Inline comments allow us to describe the meaning of tags for given line types. For instance, this comment might explain the variant call set in the previous example:

C * * "a variant call set for samples 1, 2, and 3"
C V qual:f "PHRED-scaled variant call quality"
C G gq:f "PHRED-scaled genotype quality"
C G rd:i "median read depth over bases in the locus"

Because tags define their type, this is not necessary for parsing, and is optional. Generic comments replace the line and field types with *.

Notes / TODO

This specification is a work in progress. Comments, suggestions, and improvements are welcome.

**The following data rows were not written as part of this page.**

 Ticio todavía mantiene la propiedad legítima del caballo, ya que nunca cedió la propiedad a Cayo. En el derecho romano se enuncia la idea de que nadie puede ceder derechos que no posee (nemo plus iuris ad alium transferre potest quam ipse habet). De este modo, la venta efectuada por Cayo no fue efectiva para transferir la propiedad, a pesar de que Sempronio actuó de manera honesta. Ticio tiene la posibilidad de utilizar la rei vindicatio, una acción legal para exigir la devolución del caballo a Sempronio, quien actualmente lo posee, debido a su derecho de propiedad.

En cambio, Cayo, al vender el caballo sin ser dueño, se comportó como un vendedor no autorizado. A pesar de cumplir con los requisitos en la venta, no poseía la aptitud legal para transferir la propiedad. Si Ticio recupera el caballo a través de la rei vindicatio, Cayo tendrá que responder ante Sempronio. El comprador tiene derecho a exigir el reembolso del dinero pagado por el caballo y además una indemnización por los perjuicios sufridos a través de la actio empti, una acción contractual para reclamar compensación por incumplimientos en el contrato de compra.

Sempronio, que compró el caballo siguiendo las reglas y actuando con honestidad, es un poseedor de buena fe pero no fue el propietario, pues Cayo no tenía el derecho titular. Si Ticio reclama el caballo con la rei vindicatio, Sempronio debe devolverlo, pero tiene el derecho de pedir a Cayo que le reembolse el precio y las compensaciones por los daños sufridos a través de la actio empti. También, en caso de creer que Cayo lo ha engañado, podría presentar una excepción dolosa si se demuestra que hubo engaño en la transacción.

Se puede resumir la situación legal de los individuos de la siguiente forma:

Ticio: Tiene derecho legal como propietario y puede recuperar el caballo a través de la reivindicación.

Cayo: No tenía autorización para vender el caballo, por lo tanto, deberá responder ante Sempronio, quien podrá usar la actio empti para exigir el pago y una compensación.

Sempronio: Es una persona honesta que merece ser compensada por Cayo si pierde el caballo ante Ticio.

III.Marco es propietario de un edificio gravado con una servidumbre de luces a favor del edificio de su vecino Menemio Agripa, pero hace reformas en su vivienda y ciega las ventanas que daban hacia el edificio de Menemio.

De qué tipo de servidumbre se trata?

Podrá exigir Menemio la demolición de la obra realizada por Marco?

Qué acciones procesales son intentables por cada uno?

Provided consensus about its basic form, we will move to implement key required transformations via the seqwish graph induction kernel. Basic projections and manipulations of the graph can be implemented in a particular "tools" library.

The representation of the PGVF depends heavily on walks, which we can represented efficiently in a dynamic form using libbdsg and other HandleGraph models, and in ultra-compact queryable form in the GBWT.

An initial application of this approach is to layer small variants on base "consensus" pangenome reference graphs built by minigraph and smoothxg.

The overlay graphs will allow us to use the hierarchical coordinate systems elaborated in rGFA while still representing dense, small variation.

Although graph-to-graph alignment has been used to generate multiple sequence alignments (in the PO-POA algorithm), no current method supports the heuristic alignment of large sequence graphs.